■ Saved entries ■

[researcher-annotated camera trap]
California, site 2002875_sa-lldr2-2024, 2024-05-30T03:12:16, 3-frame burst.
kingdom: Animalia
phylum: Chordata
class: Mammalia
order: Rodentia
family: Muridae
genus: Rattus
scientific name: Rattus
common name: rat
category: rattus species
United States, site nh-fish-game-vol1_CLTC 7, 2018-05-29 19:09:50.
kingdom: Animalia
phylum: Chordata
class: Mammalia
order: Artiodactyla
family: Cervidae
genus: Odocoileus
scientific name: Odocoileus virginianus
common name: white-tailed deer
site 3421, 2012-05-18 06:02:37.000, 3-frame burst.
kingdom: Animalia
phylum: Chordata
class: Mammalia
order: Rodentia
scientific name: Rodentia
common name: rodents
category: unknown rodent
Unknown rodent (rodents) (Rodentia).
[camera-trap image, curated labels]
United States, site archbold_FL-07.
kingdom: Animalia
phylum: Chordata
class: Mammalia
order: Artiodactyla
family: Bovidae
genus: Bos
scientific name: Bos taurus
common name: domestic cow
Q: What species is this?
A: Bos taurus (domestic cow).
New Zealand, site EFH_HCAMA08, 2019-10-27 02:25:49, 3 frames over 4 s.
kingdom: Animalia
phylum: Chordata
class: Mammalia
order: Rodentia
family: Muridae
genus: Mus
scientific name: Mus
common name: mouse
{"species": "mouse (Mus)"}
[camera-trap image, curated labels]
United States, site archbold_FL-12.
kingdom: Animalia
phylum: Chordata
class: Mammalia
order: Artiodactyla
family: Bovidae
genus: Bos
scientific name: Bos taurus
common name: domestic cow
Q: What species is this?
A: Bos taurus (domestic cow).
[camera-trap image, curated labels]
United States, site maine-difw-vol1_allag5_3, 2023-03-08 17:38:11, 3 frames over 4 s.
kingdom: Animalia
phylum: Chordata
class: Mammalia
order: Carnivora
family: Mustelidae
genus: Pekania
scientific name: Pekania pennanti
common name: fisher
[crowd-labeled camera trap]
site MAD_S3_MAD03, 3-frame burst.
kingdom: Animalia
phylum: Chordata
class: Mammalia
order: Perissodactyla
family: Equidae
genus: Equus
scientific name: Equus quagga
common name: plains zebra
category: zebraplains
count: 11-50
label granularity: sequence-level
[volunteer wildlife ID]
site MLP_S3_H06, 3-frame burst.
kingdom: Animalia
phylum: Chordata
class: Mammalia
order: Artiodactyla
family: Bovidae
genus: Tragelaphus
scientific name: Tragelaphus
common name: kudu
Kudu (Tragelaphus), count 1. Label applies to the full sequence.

■ INSTRUCTIONS TO FOLLOW ■
Without changing anything, repeat every record above.

■ RESULT OF THIS TASK ■
[researcher-annotated camera trap]
California, site 2002875_sa-lldr2-2024, 2024-05-30T03:12:16, 3-frame burst.
kingdom: Animalia
phylum: Chordata
class: Mammalia
order: Rodentia
family: Muridae
genus: Rattus
scientific name: Rattus
common name: rat
category: rattus species
United States, site nh-fish-game-vol1_CLTC 7, 2018-05-29 19:09:50.
kingdom: Animalia
phylum: Chordata
class: Mammalia
order: Artiodactyla
family: Cervidae
genus: Odocoileus
scientific name: Odocoileus virginianus
common name: white-tailed deer
site 3421, 2012-05-18 06:02:37.000, 3-frame burst.
kingdom: Animalia
phylum: Chordata
class: Mammalia
order: Rodentia
scientific name: Rodentia
common name: rodents
category: unknown rodent
Unknown rodent (rodents) (Rodentia).
[camera-trap image, curated labels]
United States, site archbold_FL-07.
kingdom: Animalia
phylum: Chordata
class: Mammalia
order: Artiodactyla
family: Bovidae
genus: Bos
scientific name: Bos taurus
common name: domestic cow
Q: What species is this?
A: Bos taurus (domestic cow).
New Zealand, site EFH_HCAMA08, 2019-10-27 02:25:49, 3 frames over 4 s.
kingdom: Animalia
phylum: Chordata
class: Mammalia
order: Rodentia
family: Muridae
genus: Mus
scientific name: Mus
common name: mouse
{"species": "mouse (Mus)"}
[camera-trap image, curated labels]
United States, site archbold_FL-12.
kingdom: Animalia
phylum: Chordata
class: Mammalia
order: Artiodactyla
family: Bovidae
genus: Bos
scientific name: Bos taurus
common name: domestic cow
Q: What species is this?
A: Bos taurus (domestic cow).
[camera-trap image, curated labels]
United States, site maine-difw-vol1_allag5_3, 2023-03-08 17:38:11, 3 frames over 4 s.
kingdom: Animalia
phylum: Chordata
class: Mammalia
order: Carnivora
family: Mustelidae
genus: Pekania
scientific name: Pekania pennanti
common name: fisher
[crowd-labeled camera trap]
site MAD_S3_MAD03, 3-frame burst.
kingdom: Animalia
phylum: Chordata
class: Mammalia
order: Perissodactyla
family: Equidae
genus: Equus
scientific name: Equus quagga
common name: plains zebra
category: zebraplains
count: 11-50
label granularity: sequence-level
[volunteer wildlife ID]
site MLP_S3_H06, 3-frame burst.
kingdom: Animalia
phylum: Chordata
class: Mammalia
order: Artiodactyla
family: Bovidae
genus: Tragelaphus
scientific name: Tragelaphus
common name: kudu
Kudu (Tragelaphus), count 1. Label applies to the full sequence.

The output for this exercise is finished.